▶ [About this exercise]:
The entries need to be copied exactly as they stand, images left out.

▶ [Data under study]:
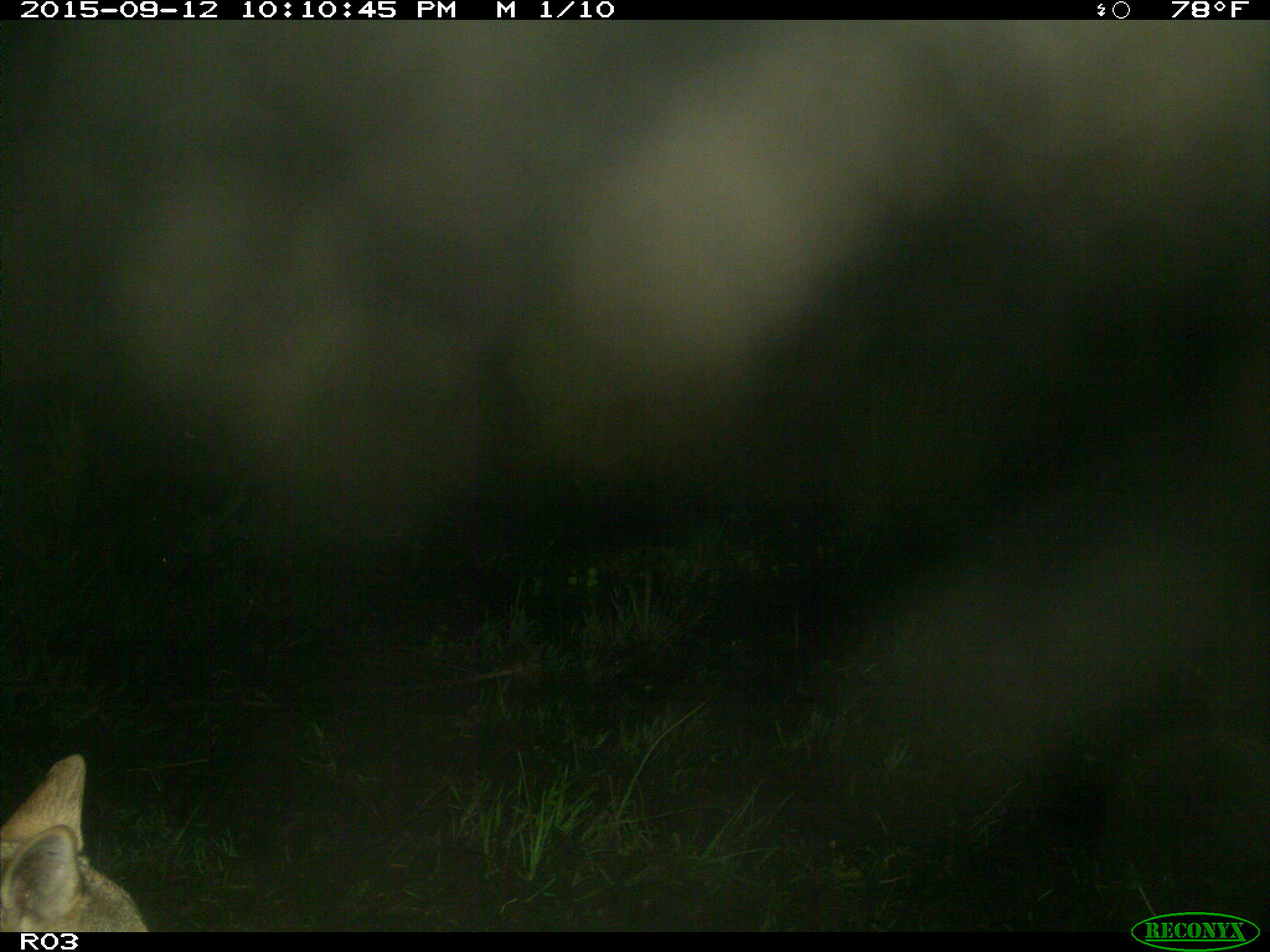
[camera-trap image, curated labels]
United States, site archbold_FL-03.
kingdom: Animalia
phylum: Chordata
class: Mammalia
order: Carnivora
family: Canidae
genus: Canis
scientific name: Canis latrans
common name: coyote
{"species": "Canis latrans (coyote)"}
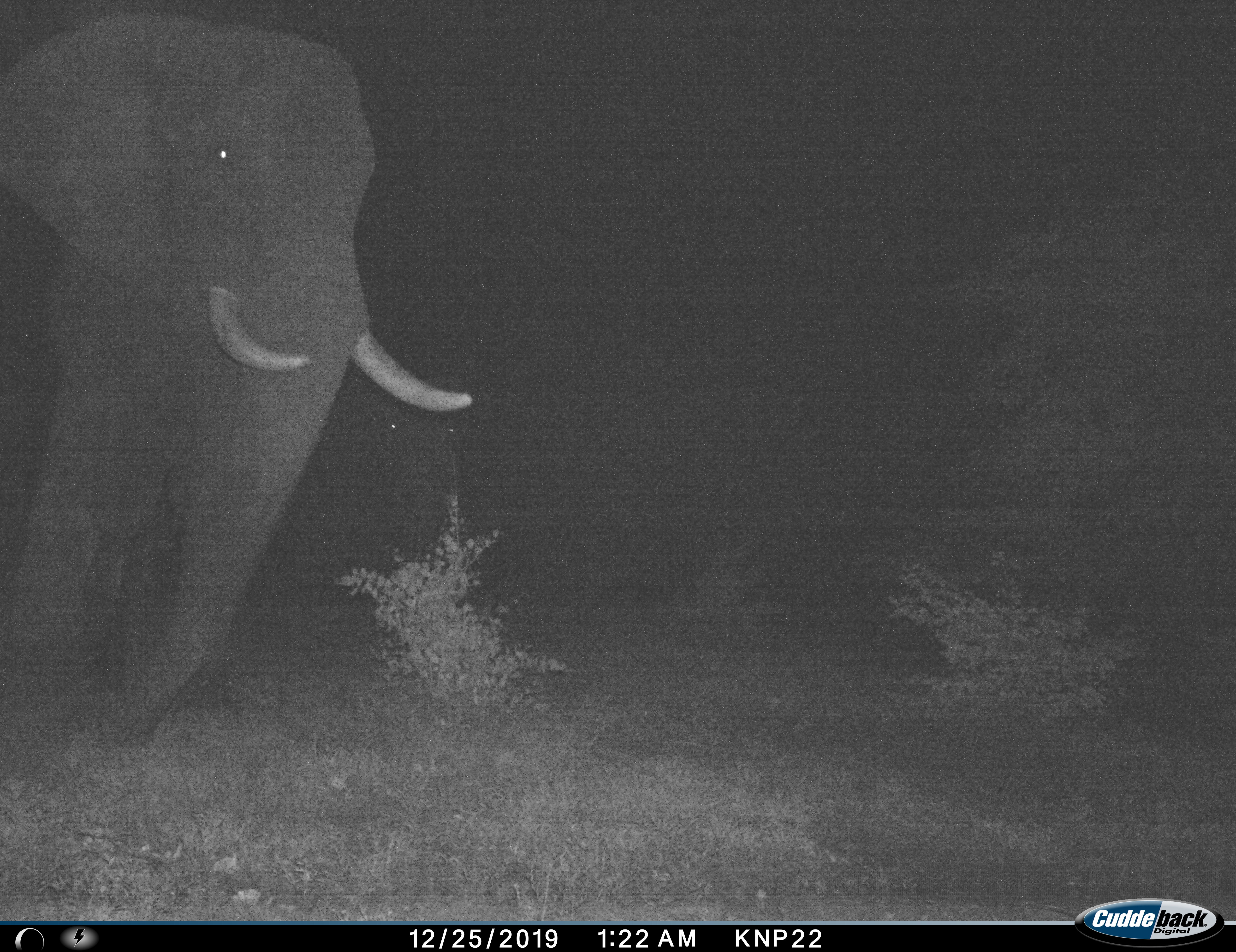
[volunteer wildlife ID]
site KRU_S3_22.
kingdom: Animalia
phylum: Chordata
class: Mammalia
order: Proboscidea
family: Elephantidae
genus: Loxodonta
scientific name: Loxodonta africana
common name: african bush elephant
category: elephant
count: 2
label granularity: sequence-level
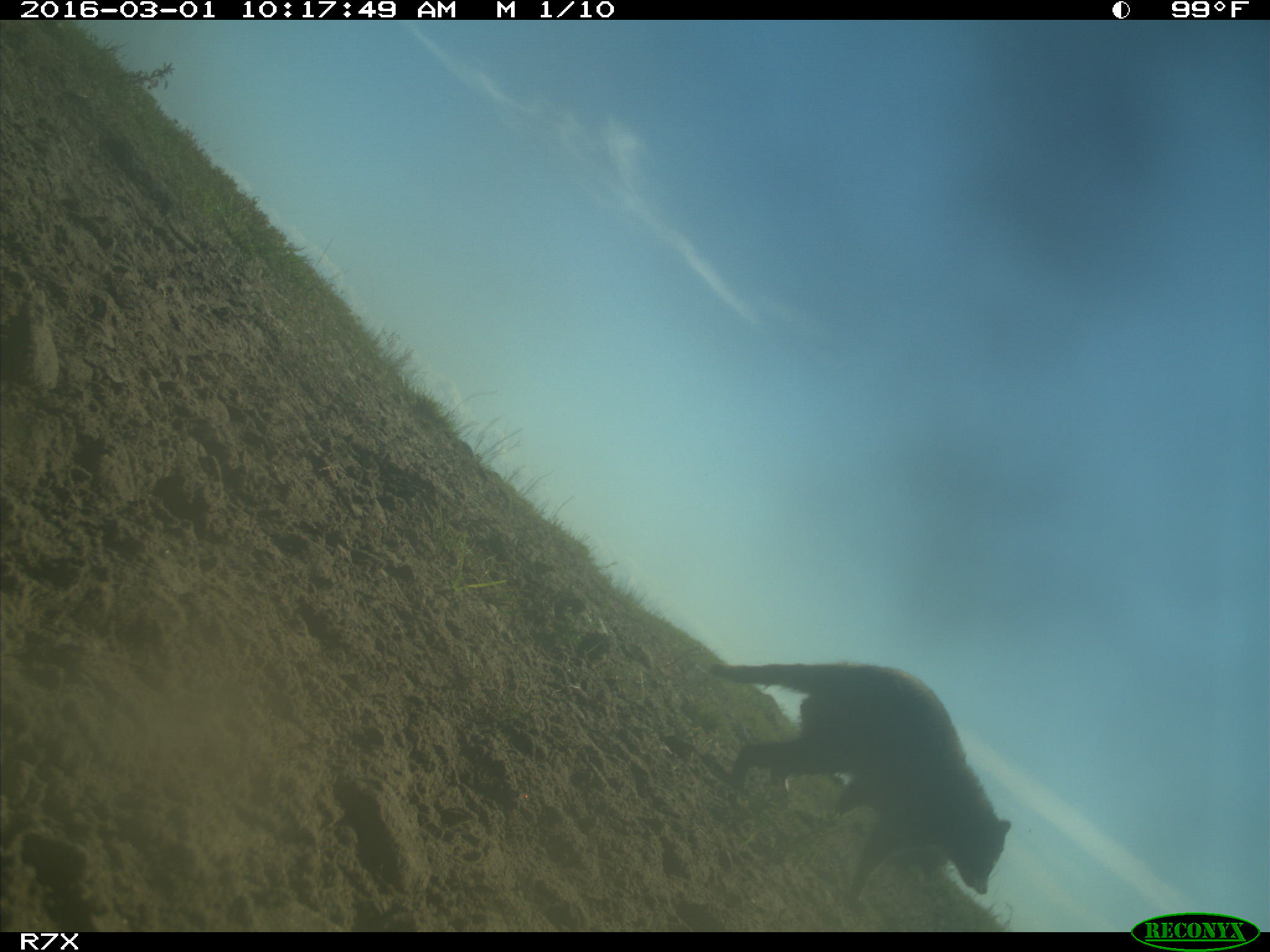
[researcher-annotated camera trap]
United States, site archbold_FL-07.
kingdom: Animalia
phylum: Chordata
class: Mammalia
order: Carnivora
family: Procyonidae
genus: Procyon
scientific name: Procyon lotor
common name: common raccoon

▶ [Exercise answer]:
[camera-trap image, curated labels]
United States, site archbold_FL-03.
kingdom: Animalia
phylum: Chordata
class: Mammalia
order: Carnivora
family: Canidae
genus: Canis
scientific name: Canis latrans
common name: coyote
{"species": "Canis latrans (coyote)"}
[volunteer wildlife ID]
site KRU_S3_22.
kingdom: Animalia
phylum: Chordata
class: Mammalia
order: Proboscidea
family: Elephantidae
genus: Loxodonta
scientific name: Loxodonta africana
common name: african bush elephant
category: elephant
count: 2
label granularity: sequence-level
[researcher-annotated camera trap]
United States, site archbold_FL-07.
kingdom: Animalia
phylum: Chordata
class: Mammalia
order: Carnivora
family: Procyonidae
genus: Procyon
scientific name: Procyon lotor
common name: common raccoon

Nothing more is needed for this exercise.